To develop the symposium, Manis and Bui based the programming on another they previously attended about the disparities in critical care. They then consulted other offices and organizations including Samford’s Office of Diversity and Intercultural Initiatives, the Office of Minority Health and Health Equity at Centers for Disease Control and Prevention (CDC), the Pharmacy Continuing Professional Development Office, and the Center for Healthcare Innovation and Patient Outcomes Research.

The symposium included a presentation by keynote speaker James Nelson, the chief diversity officer of the CDC. Additionally, Mike Kendrach, professor and associate dean of academic affairs at McWhorter School of Pharmacy moderated a panel that included Samford professors Maisha Freeman, Scott Bickel, Jennifer Coleman and Keith Elder, and Tina Simpson, a professor at the University of Alabama at Birmingham.

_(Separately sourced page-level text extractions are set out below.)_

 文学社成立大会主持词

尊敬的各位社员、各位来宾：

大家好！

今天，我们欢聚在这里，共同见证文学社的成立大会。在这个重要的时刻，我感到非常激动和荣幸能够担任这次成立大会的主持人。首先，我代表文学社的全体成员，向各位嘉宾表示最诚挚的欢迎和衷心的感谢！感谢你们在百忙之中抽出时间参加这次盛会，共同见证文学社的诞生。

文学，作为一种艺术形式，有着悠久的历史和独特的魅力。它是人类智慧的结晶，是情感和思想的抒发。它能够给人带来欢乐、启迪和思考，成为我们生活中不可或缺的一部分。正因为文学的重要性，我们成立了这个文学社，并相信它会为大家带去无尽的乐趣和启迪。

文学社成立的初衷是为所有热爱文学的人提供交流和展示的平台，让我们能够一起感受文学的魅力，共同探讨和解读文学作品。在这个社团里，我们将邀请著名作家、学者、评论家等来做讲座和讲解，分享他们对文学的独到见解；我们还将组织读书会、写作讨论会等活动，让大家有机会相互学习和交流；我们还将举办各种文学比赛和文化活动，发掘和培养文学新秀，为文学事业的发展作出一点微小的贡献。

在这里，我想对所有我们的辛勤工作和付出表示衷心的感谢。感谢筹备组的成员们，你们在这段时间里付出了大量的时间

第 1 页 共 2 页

“From Dr. Nelson’s presentation and the interprofessional panel speakers, we learned that self-assessment is the first step in diversity and inclusion,” Manis said. “Our interprofessional panel and audience had a great discussion about ideas to increase the diversity of several programs that take place amongst our schools, including student orientation activities, standardized patients, and simulation experiences. Our goal is to train and nourish future health professionals who will reflect, understand, and appreciate diversity in health care and the workforce.”